PASSAGE PROVIDED
★ ★ ★

4.1 Accuracy Comparison using Benchmark Dataset

In this section, we use TUM RGB-D datasets to test the estimation accuracy of each method. The dataset contains the colour and depth images along with the ground-truth trajectory. The data are recorded at full frame rate (30 Hz) and sensor resolution (640×480). The ground-truth trajectory is obtained from a high-accuracy motion-capture system with eight high-speed tracking cameras (100 Hz). Here, we choose two datasets to evaluate the accuracy of each method. The experimental results are shown in Table 3.

Table 3.

Mean and standard deviation of translational and rotational errors of each method

Methods	fr2/desk				fr1/room
Methods	x̄(m)	σ	θ(deg)	σ	x̄(m)	σ	θ (deg)	σ
Libviso	0.036	0.031	1.516	0.735	0.063	0.051	2.431	1.432
Fovis	0.012	0.007	0.526	0.307	0.056	0.035	2.377	1.328
DVO	0.024	0.012	0.982	0.512	0.058	0.045	2.396	1.539
FastICP	0.022	0.022	0.942	0.618	0.066	0.103	3.012	2.704
Rangeflow	0.031	0.021	1.556	0.972	0.092	0.074	5.389	4.563
Realtime NDT	0.024	0.015	1.228	0.735	0.065	0.032	2.851	1.412
CCNY	0.020	0.012	0.762	0.457	0.057	0.036	2.790	1.797
DEMO	0.023	0.015	0.997	0.628	0.075	0.044	2.881	1.506

We use the relative pose error and absolute pose trajectory error metric [36] to measure the drift and global consistency of the visual odometry system, respectively. We calculate the ratio of pixels in the image that contain a valid depth compared to the total number of pixels in the image to estimate the quality of the point cloud. We compute the average and standard deviation of the grey-scale-pixel values of the RGB image as a measurement of the amount of light available in the image, which is a simple way to estimate the quality of an image.

★ ★ ★

PROVIDED MATERIAL

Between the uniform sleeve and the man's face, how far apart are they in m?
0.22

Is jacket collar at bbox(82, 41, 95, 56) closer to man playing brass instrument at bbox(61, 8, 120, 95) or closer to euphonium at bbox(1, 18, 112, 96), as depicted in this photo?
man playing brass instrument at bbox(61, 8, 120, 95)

★ ★ ★

WHAT IS BEING ASKED
Extend the passage on the accuracy comparison using the TUM RGB-D benchmark, starting after its final sentence.

RIGHT ANSWER
The first dataset is freiburg2/desk. For this sequence, the RGB-D data are recorded in a typical office scene with two desks, a computer monitor, chairs, etc. The Kinect is moved around two tables so that the loop is closed. The average translational and angular velocity are 0.193m/s and 6.338 deg/s respectively. The mean intensity changes from 73.1 to 153.8, and the standard deviation changes from 76.1 to 42.1. However, the depth coverage changes from 85.3% to 53.9%. Therefore, the RGB information is good while the depth information is not very good. The mean and median relative pose error of each method is shown in Table 3 and the absolute pose trajectory error of each method is shown in Fig. 1. From the results, we can see that Fovis gets the best accuracy. Besides, the image and depth combined methods also obtain very good and similar results. The reason that visual information-based methods are good is that they can accurately and robustly detect and match feature correspondences since the RGB information is very good and the motion is relatively slow in this dataset.

Figure 1.

Absolute Pose Trajectory Error

The second dataset is freiburg1 room. In this dataset, the sequence is filmed along a trajectory through a typical office. It starts with the four desks but continues around the wall of the room until the loop is closed. The depth coverage changes from 83.8% to 54.9%. The mean intensity changes from 169.5 to 77.8 and standard deviation changes from 101.6 to 41.8. The experiment results are also shown in Table 3. In this dataset, there are some fast rotations. The average translational velocity is 0.334 m/s and the average angular velocity is 29.882 deg/s, which is much faster than the freiburg2/desk dataset. Therefore, it is a little bit difficult for sparse feature-based methods. The advantage of the visual feature-based method is not that obvious in this dataset, as you can see the mean translation and rotation error of depth-based methods are similar to visual information-based methods. In this dataset, the Rangeflow method gets the worst performance. The potential reason for this is that the fast motion of the camera breaks the small motion assumption of this method. The sampling rate is not fast enough to ensure a small relative motion between two consecutive frames. Generally for DVO and Rangeflow, a fast sampling rate is good for odometry estimation.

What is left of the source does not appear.